__MATERIAL FOR THIS EXERCISE__
· · · · · · ·

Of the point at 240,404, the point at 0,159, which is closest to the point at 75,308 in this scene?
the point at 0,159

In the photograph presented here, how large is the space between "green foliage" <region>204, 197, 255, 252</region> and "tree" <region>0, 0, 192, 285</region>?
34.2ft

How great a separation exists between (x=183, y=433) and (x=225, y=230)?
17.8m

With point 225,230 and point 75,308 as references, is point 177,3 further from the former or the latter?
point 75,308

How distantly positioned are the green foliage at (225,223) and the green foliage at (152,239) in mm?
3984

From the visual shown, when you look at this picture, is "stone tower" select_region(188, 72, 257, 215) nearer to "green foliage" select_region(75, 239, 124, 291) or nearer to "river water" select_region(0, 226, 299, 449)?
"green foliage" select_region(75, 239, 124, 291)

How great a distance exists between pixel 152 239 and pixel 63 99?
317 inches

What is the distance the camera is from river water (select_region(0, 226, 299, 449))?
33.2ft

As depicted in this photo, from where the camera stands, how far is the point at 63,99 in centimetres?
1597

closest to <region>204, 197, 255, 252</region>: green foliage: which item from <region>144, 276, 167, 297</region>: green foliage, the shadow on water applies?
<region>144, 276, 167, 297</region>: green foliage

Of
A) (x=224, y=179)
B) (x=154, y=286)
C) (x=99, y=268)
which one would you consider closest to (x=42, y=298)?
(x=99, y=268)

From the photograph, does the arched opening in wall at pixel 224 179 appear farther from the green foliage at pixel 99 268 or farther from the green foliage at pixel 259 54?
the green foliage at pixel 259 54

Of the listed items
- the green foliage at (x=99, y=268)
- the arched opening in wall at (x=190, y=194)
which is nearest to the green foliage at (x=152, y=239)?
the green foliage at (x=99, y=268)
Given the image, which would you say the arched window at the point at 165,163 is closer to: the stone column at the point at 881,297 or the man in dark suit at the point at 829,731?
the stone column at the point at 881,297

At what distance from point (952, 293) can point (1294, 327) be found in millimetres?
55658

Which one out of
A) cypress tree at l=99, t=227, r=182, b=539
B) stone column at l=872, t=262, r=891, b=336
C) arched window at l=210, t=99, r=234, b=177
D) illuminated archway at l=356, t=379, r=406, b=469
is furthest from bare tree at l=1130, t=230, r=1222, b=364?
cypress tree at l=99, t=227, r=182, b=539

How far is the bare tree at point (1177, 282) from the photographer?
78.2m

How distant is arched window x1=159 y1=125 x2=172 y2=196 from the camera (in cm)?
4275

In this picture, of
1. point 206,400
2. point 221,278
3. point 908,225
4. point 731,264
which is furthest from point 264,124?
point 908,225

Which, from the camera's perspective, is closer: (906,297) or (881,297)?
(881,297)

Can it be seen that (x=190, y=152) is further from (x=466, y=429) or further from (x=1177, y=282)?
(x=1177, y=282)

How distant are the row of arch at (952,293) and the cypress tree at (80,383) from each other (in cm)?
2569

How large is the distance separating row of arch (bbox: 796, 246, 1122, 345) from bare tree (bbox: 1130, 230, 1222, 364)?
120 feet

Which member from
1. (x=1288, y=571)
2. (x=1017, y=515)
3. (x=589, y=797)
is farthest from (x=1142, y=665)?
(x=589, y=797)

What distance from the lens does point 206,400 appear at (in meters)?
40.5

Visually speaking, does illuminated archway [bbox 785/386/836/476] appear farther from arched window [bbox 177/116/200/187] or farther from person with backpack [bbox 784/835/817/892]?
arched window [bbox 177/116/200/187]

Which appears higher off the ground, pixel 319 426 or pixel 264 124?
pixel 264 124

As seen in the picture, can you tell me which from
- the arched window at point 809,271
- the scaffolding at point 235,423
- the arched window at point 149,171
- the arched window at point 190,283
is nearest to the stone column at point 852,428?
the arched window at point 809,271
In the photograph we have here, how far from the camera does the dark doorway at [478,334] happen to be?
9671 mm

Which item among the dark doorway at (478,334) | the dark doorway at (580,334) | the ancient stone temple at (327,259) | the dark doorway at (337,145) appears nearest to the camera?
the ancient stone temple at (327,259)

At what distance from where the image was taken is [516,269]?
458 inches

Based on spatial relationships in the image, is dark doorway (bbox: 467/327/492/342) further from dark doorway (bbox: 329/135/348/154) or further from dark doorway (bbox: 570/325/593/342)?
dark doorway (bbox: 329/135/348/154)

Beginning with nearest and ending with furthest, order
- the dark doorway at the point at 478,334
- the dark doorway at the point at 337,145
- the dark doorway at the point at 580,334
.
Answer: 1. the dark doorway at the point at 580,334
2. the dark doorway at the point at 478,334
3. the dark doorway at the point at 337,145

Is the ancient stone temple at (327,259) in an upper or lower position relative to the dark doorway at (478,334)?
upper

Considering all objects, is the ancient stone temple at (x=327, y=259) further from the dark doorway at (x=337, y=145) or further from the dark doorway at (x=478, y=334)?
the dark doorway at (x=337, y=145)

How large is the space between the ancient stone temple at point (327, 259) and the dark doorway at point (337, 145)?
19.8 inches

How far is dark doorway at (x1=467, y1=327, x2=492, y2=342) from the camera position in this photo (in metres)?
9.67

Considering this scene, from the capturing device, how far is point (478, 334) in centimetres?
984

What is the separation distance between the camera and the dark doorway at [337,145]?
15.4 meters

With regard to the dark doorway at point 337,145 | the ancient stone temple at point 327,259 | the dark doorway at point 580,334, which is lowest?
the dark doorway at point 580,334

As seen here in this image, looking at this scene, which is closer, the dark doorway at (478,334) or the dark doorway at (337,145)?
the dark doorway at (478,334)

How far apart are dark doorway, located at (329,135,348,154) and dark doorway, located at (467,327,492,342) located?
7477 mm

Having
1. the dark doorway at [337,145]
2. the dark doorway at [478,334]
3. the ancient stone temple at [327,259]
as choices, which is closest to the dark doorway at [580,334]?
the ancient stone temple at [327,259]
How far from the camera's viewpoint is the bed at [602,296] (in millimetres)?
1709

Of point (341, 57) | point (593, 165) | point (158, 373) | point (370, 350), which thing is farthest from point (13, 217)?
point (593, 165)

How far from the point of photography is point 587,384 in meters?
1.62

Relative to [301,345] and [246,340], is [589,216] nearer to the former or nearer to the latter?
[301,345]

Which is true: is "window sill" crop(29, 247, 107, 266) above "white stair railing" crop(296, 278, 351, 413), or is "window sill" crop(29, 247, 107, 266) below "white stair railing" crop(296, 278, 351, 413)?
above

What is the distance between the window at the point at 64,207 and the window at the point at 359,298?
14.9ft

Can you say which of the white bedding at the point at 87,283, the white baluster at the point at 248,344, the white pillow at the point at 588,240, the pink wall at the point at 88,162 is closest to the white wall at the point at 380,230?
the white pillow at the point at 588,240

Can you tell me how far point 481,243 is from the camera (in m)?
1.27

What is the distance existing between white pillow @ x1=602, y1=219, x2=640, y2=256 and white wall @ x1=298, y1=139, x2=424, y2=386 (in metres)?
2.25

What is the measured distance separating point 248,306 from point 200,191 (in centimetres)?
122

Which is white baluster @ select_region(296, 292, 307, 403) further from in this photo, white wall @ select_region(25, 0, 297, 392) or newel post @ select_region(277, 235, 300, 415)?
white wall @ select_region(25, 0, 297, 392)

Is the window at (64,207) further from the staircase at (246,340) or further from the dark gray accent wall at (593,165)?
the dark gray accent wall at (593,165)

· · · · · · ·

__GOAL__
Pull out each line of the material that contains the string "seen". Case matters.

__EXERCISE RESPONSE__
Can it be seen that (x=190, y=152) is further from (x=466, y=429) or further from (x=1177, y=282)?
As seen in the picture, can you tell me which from
As seen here in this image, looking at this scene, which is closer, the dark doorway at (478,334) or the dark doorway at (337,145)?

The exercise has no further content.